Though not the first attempts at implanting electronics into the brain – deep brain stimulation has been used to treat a variety of disorders for decades – the nano-fabricated scaffolds operate on a completely different scale.

“Existing techniques are crude relative to the way the brain is wired,” Lieber explained. “Whether it’s a silicon probe or flexible polymers…they cause inflammation in the tissue that requires periodically changing the position or the stimulation. But with our injectable electronics, it’s as if it’s not there at all. They are one million times more flexible than any state-of-the-art flexible electronics and have subcellular feature sizes. They’re what I call “neuro-philic” – they actually like to interact with neurons..”

Despite their enormous potential, the fabrication of the injectable scaffolds is surprisingly easy.

“That’s the beauty of this – it’s compatible with conventional manufacturing techniques,” Lieber said.

The process is similar to that used to etch microchips, and begins with a dissolvable layer deposited on a substrate. To create the scaffold, researchers lay out a mesh of nanowires sandwiched in layers of organic polymer.

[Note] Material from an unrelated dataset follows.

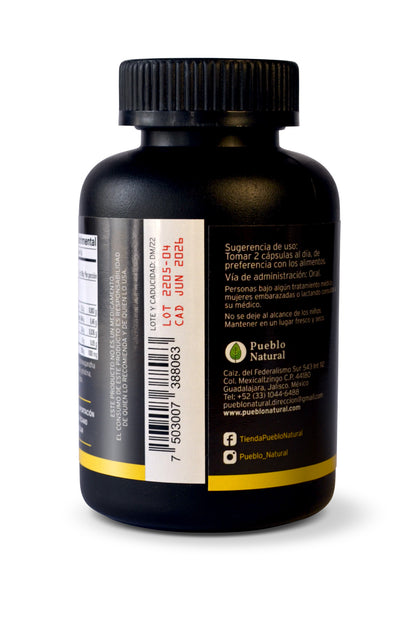 AZGA ASHWAGANDHA 60 capsulas de 500mg AZGA LAB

The first layer is then dissolved, leaving the flexible mesh, which can be drawn into a syringe needle and administered like any other injection.

After injection, the input/output of the mesh can be connected to standard measurement electronics so that the integrated devices can be addressed and used to stimulate or record neural activity.

“These type of things have never been done before, from both a fundamental neuroscience and medical perspective,” Lieber said. “It’s really exciting – there are a lot of potential applications.”

Going forward, Lieber said, researchers hope to better understand how the brain and other tissues react to the injectable electronics over longer periods.

Lieber’s earlier work on “cyborg tissue” was briefly mentioned here in a Feb. 20, 2014 posting.

Getting back to the most recent work, here’s a link to and a citation for the paper,

Syringe-injectable electronics by Jia Liu, Tian-Ming Fu, Zengguang Cheng, Guosong Hong, Tao Zhou, Lihua Jin, Madhavi Duvvuri, Zhe Jiang, Peter Kruskal, Chong Xie, Zhigang Suo, Ying Fang, & Charles M. Lieber. Nature Nanotechnology (2015) doi:10.1038/nnano.2015.115 Published online 08 June 2015

This paper is behind a paywall but there is a free preview via ReadCube Access.

One final note, the researchers have tested the injectable electronics (or mesh electronics) in vivo (live animals).